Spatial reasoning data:
start
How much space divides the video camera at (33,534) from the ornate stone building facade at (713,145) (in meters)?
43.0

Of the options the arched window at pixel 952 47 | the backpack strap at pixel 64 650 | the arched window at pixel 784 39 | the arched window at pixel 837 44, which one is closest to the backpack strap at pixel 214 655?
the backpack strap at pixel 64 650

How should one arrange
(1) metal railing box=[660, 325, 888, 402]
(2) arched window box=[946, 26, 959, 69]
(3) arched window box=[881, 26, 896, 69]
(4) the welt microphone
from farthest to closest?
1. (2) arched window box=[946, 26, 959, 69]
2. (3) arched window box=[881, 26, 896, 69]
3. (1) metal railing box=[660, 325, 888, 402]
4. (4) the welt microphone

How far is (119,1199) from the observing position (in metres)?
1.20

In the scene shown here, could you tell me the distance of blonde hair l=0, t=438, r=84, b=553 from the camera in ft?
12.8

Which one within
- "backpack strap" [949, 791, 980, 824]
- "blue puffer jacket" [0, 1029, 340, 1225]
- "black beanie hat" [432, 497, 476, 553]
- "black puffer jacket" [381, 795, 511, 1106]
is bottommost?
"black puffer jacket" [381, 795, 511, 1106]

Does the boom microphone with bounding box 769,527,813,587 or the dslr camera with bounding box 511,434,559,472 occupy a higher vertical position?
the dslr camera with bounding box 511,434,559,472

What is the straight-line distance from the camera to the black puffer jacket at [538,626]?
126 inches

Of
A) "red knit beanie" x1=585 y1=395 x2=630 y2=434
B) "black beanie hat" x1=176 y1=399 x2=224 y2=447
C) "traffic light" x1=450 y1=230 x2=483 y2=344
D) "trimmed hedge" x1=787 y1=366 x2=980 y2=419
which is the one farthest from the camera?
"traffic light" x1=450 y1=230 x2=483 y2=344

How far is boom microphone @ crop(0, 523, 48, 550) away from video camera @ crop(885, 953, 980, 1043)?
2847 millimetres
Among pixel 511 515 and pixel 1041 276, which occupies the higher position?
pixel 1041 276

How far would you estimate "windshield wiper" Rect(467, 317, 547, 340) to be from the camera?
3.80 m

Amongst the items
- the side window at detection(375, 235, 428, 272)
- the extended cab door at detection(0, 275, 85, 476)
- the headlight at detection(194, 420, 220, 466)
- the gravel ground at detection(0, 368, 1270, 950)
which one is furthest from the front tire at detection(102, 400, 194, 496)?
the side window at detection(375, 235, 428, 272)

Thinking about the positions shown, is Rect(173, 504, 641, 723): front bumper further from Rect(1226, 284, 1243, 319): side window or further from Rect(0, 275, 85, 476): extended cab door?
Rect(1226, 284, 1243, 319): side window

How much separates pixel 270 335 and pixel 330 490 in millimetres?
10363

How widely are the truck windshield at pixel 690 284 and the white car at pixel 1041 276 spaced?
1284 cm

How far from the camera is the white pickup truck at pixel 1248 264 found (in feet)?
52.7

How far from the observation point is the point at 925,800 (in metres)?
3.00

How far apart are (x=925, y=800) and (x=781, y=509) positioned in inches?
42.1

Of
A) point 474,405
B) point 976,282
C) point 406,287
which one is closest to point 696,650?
end
[Required task]: Copy out the data word for word, from the line holding "Amongst the items" through the last line of the data, including both.

[Response for this exercise]:
Amongst the items
- the side window at detection(375, 235, 428, 272)
- the extended cab door at detection(0, 275, 85, 476)
- the headlight at detection(194, 420, 220, 466)
- the gravel ground at detection(0, 368, 1270, 950)
which one is furthest from the front tire at detection(102, 400, 194, 496)?
the side window at detection(375, 235, 428, 272)

Thinking about the positions shown, is Rect(173, 504, 641, 723): front bumper further from Rect(1226, 284, 1243, 319): side window or further from Rect(0, 275, 85, 476): extended cab door?
Rect(1226, 284, 1243, 319): side window

How much separates pixel 270 335 and pixel 330 490 in millimetres?
10363

How widely are the truck windshield at pixel 690 284 and the white car at pixel 1041 276 spaced?
1284 cm

How far from the camera is the white pickup truck at pixel 1248 264 found (in feet)?
52.7

How far from the observation point is the point at 925,800 (in metres)?
3.00

How far apart are (x=925, y=800) and (x=781, y=509) positioned in inches?
42.1

Of
A) point 474,405
B) point 976,282
C) point 406,287
which one is closest to point 696,650?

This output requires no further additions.